Task
Reproduce every line of the records below character for character, leaving out the pictures.

Supplied material
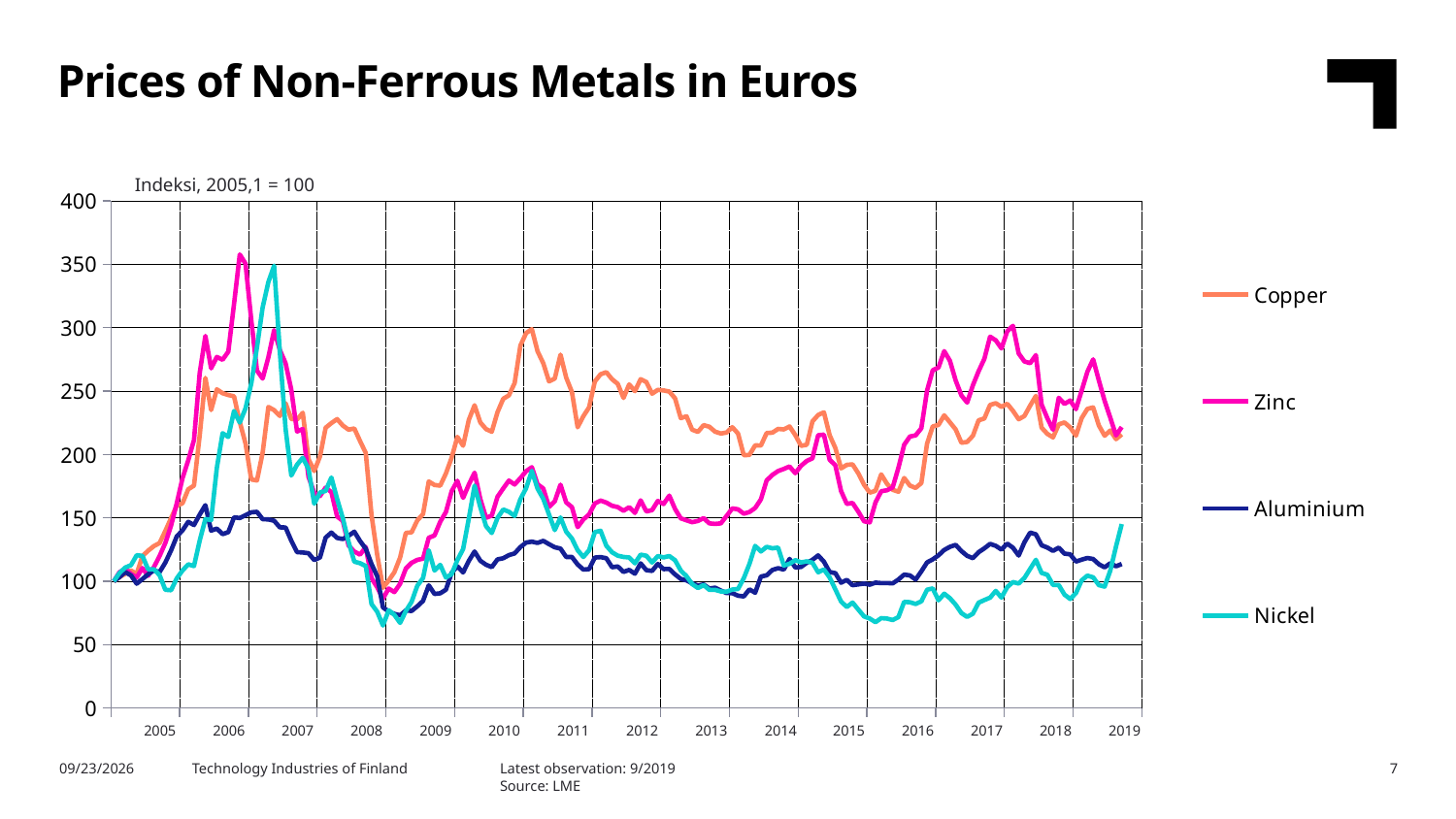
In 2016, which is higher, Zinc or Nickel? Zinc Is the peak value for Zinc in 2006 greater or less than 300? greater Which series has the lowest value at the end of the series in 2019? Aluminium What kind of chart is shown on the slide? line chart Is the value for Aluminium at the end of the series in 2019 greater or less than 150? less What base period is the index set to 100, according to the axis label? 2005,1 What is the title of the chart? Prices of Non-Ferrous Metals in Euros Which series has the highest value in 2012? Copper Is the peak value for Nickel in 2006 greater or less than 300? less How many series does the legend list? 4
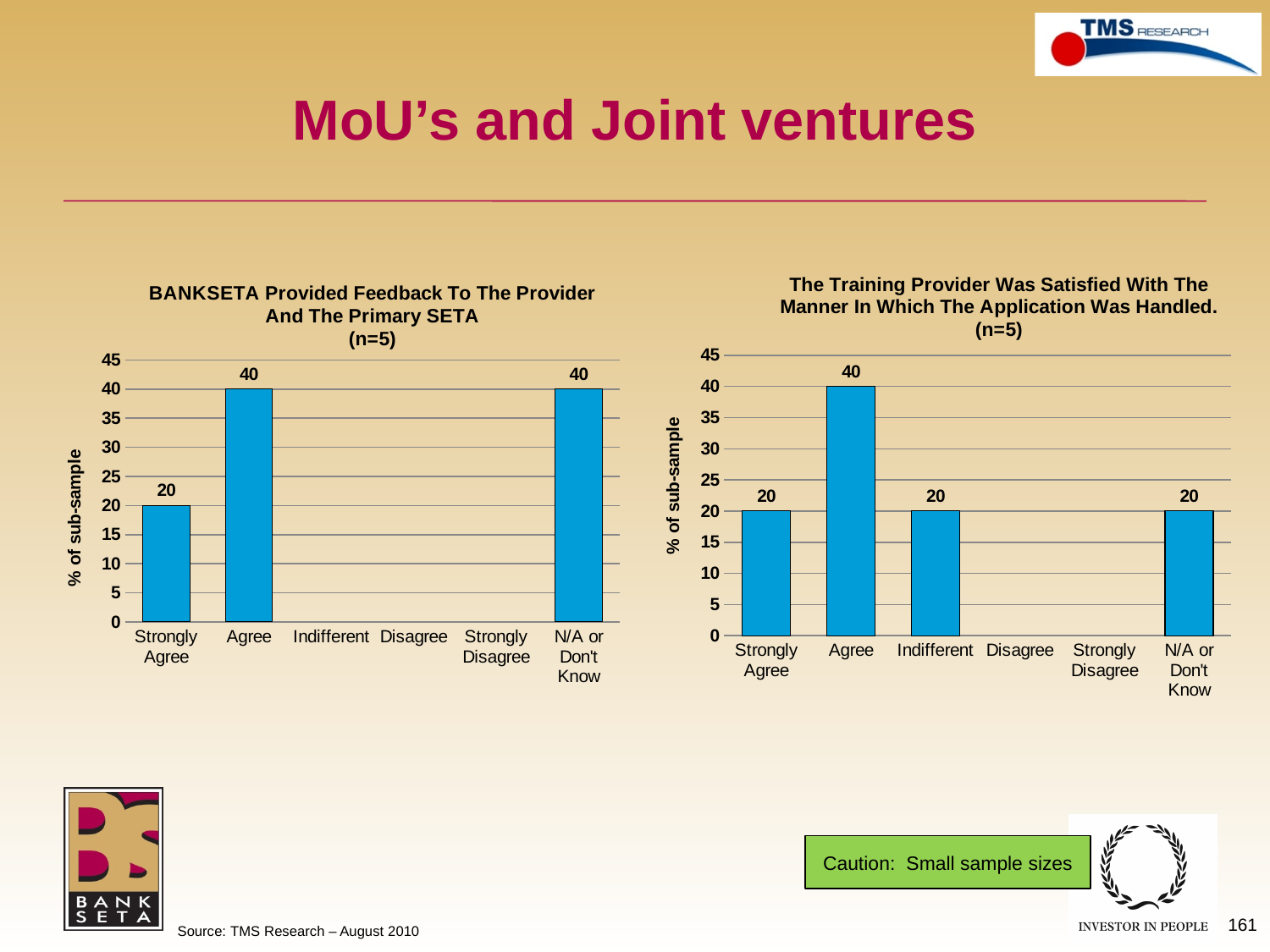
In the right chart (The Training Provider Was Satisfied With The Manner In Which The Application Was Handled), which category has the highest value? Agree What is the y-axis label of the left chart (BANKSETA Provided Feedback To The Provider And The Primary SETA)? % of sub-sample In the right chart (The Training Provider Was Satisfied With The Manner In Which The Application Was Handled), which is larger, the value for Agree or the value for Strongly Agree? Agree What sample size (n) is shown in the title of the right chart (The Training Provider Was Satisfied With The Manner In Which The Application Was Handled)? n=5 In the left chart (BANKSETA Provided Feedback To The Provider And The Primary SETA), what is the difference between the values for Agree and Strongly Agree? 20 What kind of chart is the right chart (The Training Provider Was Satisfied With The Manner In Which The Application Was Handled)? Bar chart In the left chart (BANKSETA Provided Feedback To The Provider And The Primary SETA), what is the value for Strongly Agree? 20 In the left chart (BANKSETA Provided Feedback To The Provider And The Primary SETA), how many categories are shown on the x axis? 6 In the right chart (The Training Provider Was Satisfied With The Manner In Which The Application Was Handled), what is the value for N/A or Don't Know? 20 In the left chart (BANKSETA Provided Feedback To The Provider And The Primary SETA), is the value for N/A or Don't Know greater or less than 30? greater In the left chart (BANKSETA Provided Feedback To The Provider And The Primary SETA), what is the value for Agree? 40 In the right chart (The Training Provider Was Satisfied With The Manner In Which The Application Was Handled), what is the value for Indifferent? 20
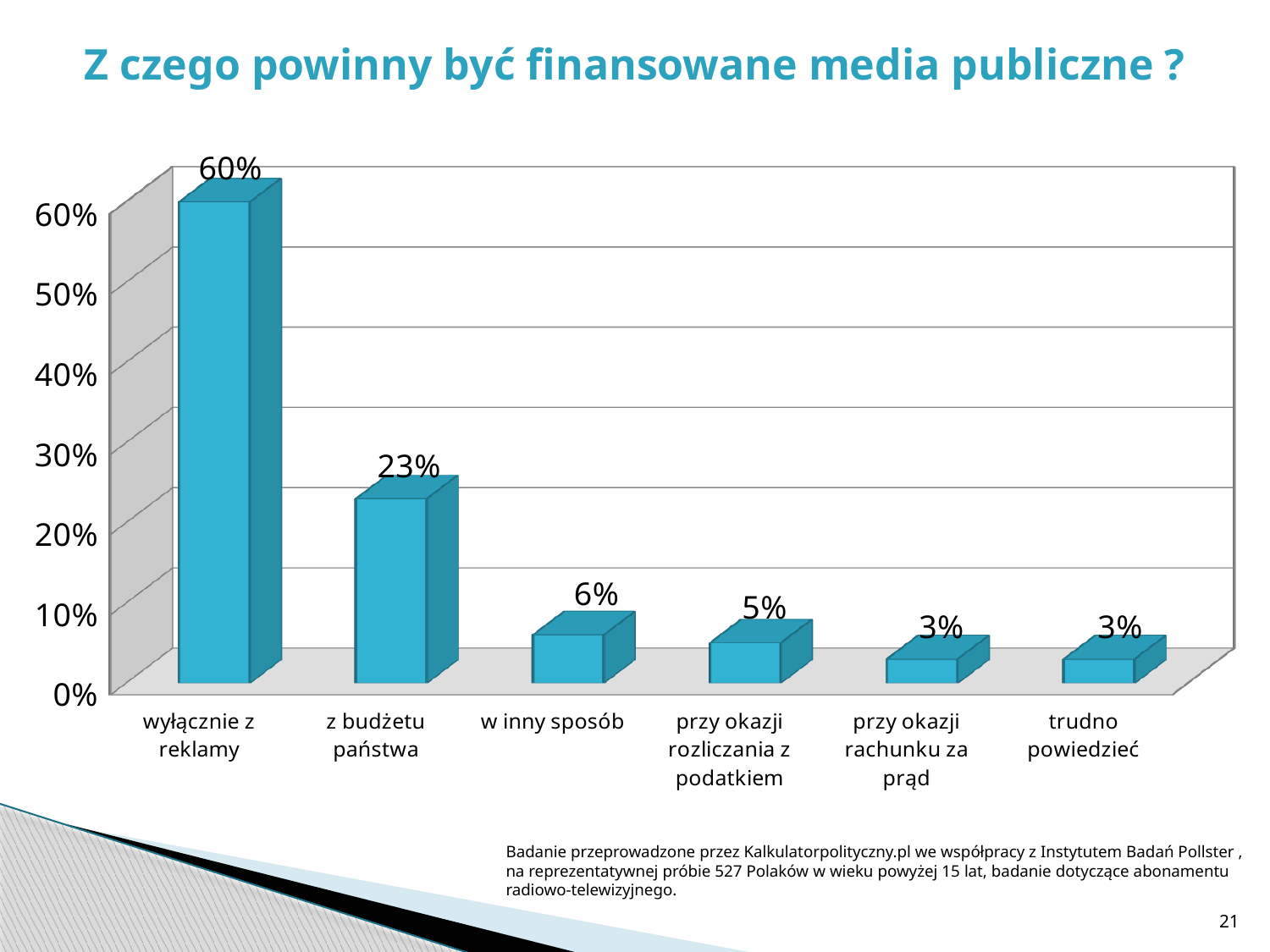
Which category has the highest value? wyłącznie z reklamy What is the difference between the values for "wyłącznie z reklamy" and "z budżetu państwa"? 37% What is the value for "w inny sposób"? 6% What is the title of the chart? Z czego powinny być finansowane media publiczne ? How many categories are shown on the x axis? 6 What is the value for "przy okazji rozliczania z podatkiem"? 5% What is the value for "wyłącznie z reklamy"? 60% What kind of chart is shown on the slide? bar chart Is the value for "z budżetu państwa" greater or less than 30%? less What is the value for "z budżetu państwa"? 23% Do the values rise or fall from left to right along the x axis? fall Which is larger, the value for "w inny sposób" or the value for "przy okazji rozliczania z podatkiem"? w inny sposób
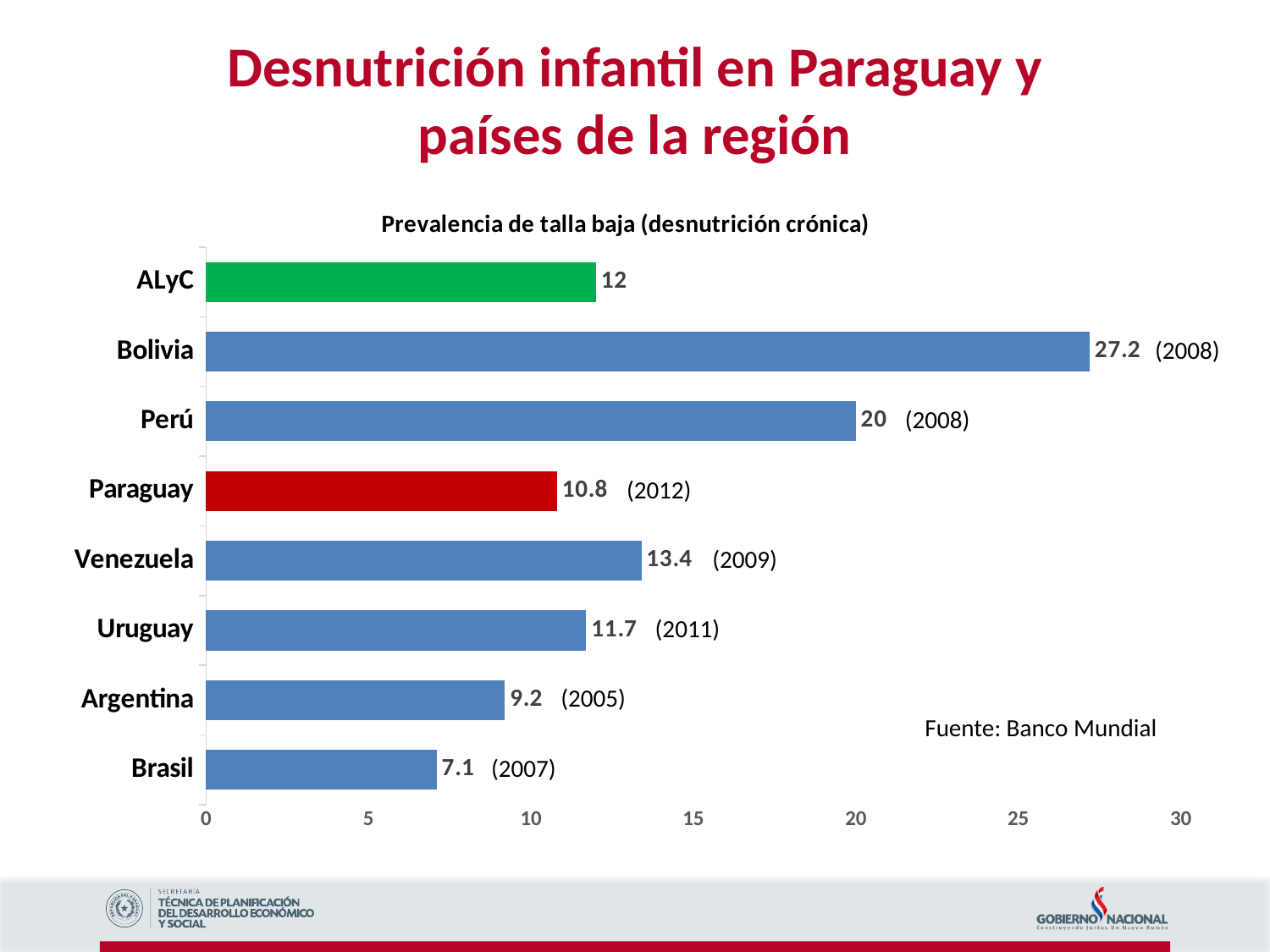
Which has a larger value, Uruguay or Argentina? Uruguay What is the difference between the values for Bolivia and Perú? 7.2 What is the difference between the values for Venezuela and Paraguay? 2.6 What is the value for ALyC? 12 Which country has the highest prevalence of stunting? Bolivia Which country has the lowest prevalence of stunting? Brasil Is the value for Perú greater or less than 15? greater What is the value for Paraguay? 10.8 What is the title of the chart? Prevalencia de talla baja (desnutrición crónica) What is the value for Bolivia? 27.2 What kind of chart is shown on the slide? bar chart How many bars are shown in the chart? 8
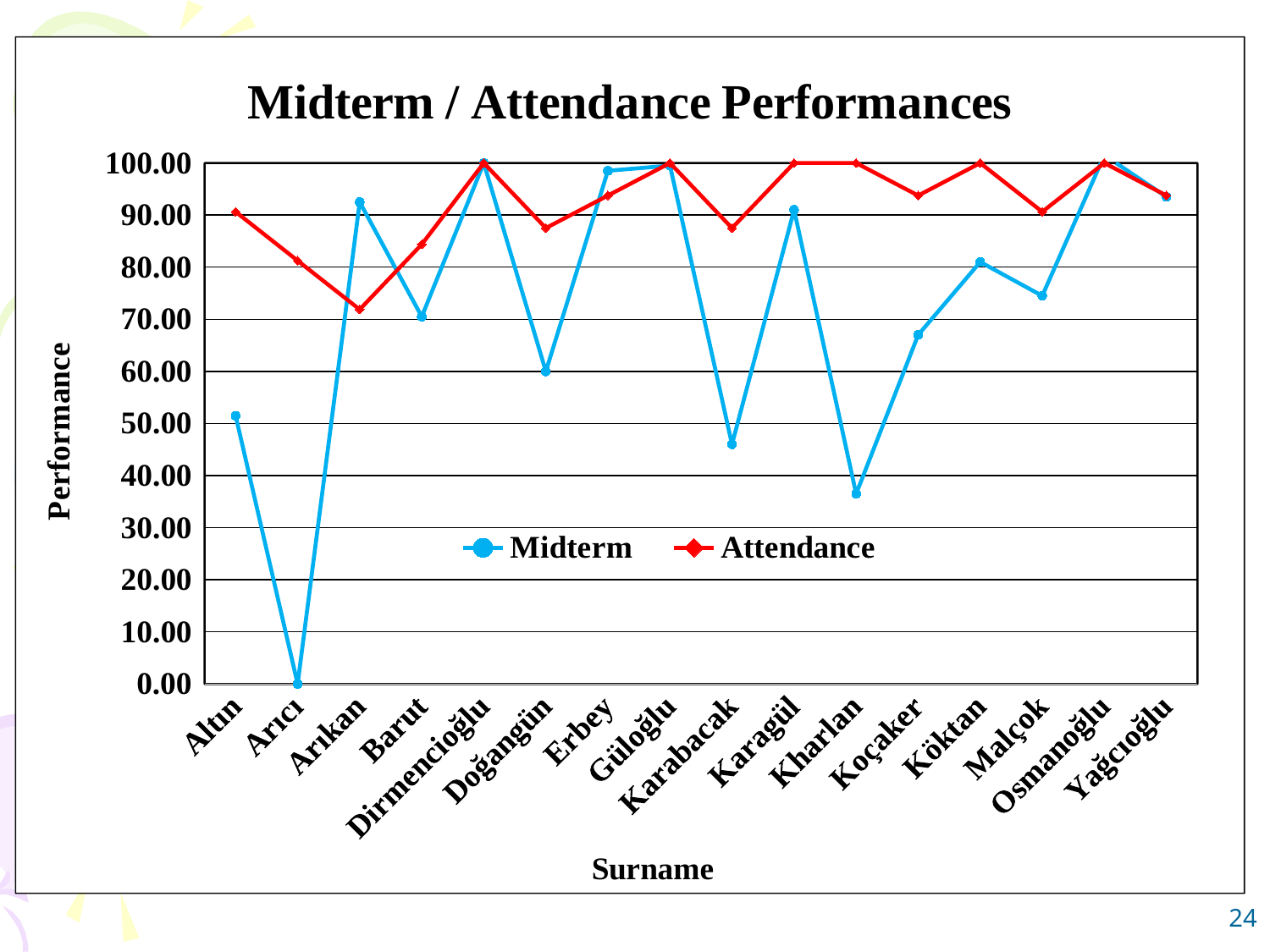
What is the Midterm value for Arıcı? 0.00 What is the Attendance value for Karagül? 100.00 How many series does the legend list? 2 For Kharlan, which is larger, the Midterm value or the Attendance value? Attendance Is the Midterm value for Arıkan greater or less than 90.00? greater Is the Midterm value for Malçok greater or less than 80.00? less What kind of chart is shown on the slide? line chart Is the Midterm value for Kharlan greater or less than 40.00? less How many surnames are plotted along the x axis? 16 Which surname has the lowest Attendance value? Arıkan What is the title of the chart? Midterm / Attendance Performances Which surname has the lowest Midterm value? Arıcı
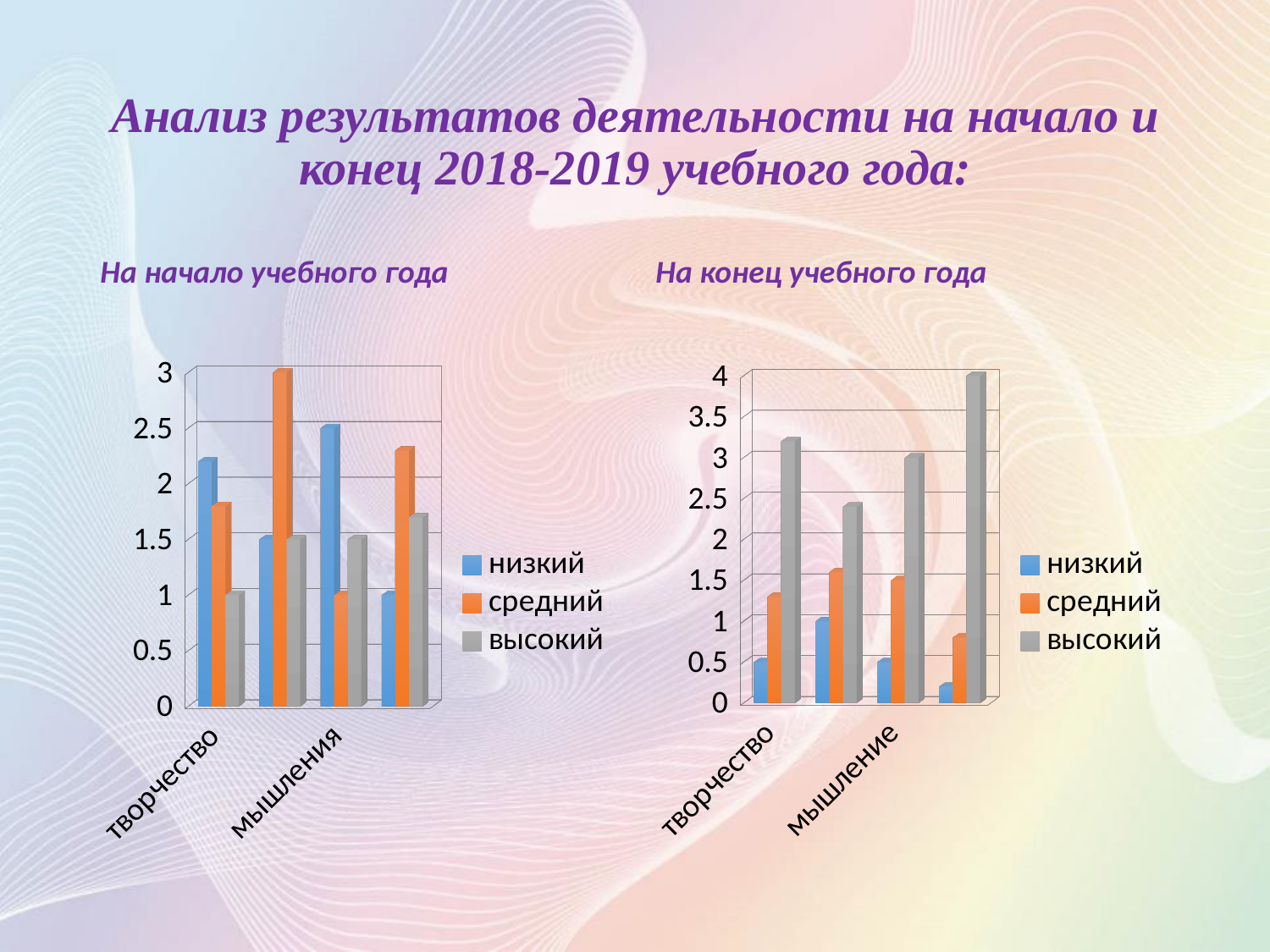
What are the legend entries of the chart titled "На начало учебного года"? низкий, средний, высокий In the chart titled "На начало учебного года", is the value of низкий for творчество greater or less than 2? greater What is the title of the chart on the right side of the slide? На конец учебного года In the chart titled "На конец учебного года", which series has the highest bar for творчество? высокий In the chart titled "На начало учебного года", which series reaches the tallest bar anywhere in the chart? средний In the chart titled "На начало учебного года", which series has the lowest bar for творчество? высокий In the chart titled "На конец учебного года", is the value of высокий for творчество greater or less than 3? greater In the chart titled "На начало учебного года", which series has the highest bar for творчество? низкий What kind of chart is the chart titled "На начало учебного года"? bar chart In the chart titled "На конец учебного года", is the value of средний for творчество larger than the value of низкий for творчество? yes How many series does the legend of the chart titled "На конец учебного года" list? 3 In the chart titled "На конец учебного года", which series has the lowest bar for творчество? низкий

Written response
In 2016, which is higher, Zinc or Nickel? Zinc Is the peak value for Zinc in 2006 greater or less than 300? greater Which series has the lowest value at the end of the series in 2019? Aluminium What kind of chart is shown on the slide? line chart Is the value for Aluminium at the end of the series in 2019 greater or less than 150? less What base period is the index set to 100, according to the axis label? 2005,1 What is the title of the chart? Prices of Non-Ferrous Metals in Euros Which series has the highest value in 2012? Copper Is the peak value for Nickel in 2006 greater or less than 300? less How many series does the legend list? 4
In the right chart (The Training Provider Was Satisfied With The Manner In Which The Application Was Handled), which category has the highest value? Agree What is the y-axis label of the left chart (BANKSETA Provided Feedback To The Provider And The Primary SETA)? % of sub-sample In the right chart (The Training Provider Was Satisfied With The Manner In Which The Application Was Handled), which is larger, the value for Agree or the value for Strongly Agree? Agree What sample size (n) is shown in the title of the right chart (The Training Provider Was Satisfied With The Manner In Which The Application Was Handled)? n=5 In the left chart (BANKSETA Provided Feedback To The Provider And The Primary SETA), what is the difference between the values for Agree and Strongly Agree? 20 What kind of chart is the right chart (The Training Provider Was Satisfied With The Manner In Which The Application Was Handled)? Bar chart In the left chart (BANKSETA Provided Feedback To The Provider And The Primary SETA), what is the value for Strongly Agree? 20 In the left chart (BANKSETA Provided Feedback To The Provider And The Primary SETA), how many categories are shown on the x axis? 6 In the right chart (The Training Provider Was Satisfied With The Manner In Which The Application Was Handled), what is the value for N/A or Don't Know? 20 In the left chart (BANKSETA Provided Feedback To The Provider And The Primary SETA), is the value for N/A or Don't Know greater or less than 30? greater In the left chart (BANKSETA Provided Feedback To The Provider And The Primary SETA), what is the value for Agree? 40 In the right chart (The Training Provider Was Satisfied With The Manner In Which The Application Was Handled), what is the value for Indifferent? 20
Which category has the highest value? wyłącznie z reklamy What is the difference between the values for "wyłącznie z reklamy" and "z budżetu państwa"? 37% What is the value for "w inny sposób"? 6% What is the title of the chart? Z czego powinny być finansowane media publiczne ? How many categories are shown on the x axis? 6 What is the value for "przy okazji rozliczania z podatkiem"? 5% What is the value for "wyłącznie z reklamy"? 60% What kind of chart is shown on the slide? bar chart Is the value for "z budżetu państwa" greater or less than 30%? less What is the value for "z budżetu państwa"? 23% Do the values rise or fall from left to right along the x axis? fall Which is larger, the value for "w inny sposób" or the value for "przy okazji rozliczania z podatkiem"? w inny sposób
Which has a larger value, Uruguay or Argentina? Uruguay What is the difference between the values for Bolivia and Perú? 7.2 What is the difference between the values for Venezuela and Paraguay? 2.6 What is the value for ALyC? 12 Which country has the highest prevalence of stunting? Bolivia Which country has the lowest prevalence of stunting? Brasil Is the value for Perú greater or less than 15? greater What is the value for Paraguay? 10.8 What is the title of the chart? Prevalencia de talla baja (desnutrición crónica) What is the value for Bolivia? 27.2 What kind of chart is shown on the slide? bar chart How many bars are shown in the chart? 8
What is the Midterm value for Arıcı? 0.00 What is the Attendance value for Karagül? 100.00 How many series does the legend list? 2 For Kharlan, which is larger, the Midterm value or the Attendance value? Attendance Is the Midterm value for Arıkan greater or less than 90.00? greater Is the Midterm value for Malçok greater or less than 80.00? less What kind of chart is shown on the slide? line chart Is the Midterm value for Kharlan greater or less than 40.00? less How many surnames are plotted along the x axis? 16 Which surname has the lowest Attendance value? Arıkan What is the title of the chart? Midterm / Attendance Performances Which surname has the lowest Midterm value? Arıcı
What are the legend entries of the chart titled "На начало учебного года"? низкий, средний, высокий In the chart titled "На начало учебного года", is the value of низкий for творчество greater or less than 2? greater What is the title of the chart on the right side of the slide? На конец учебного года In the chart titled "На конец учебного года", which series has the highest bar for творчество? высокий In the chart titled "На начало учебного года", which series reaches the tallest bar anywhere in the chart? средний In the chart titled "На начало учебного года", which series has the lowest bar for творчество? высокий In the chart titled "На конец учебного года", is the value of высокий for творчество greater or less than 3? greater In the chart titled "На начало учебного года", which series has the highest bar for творчество? низкий What kind of chart is the chart titled "На начало учебного года"? bar chart In the chart titled "На конец учебного года", is the value of средний for творчество larger than the value of низкий for творчество? yes How many series does the legend of the chart titled "На конец учебного года" list? 3 In the chart titled "На конец учебного года", which series has the lowest bar for творчество? низкий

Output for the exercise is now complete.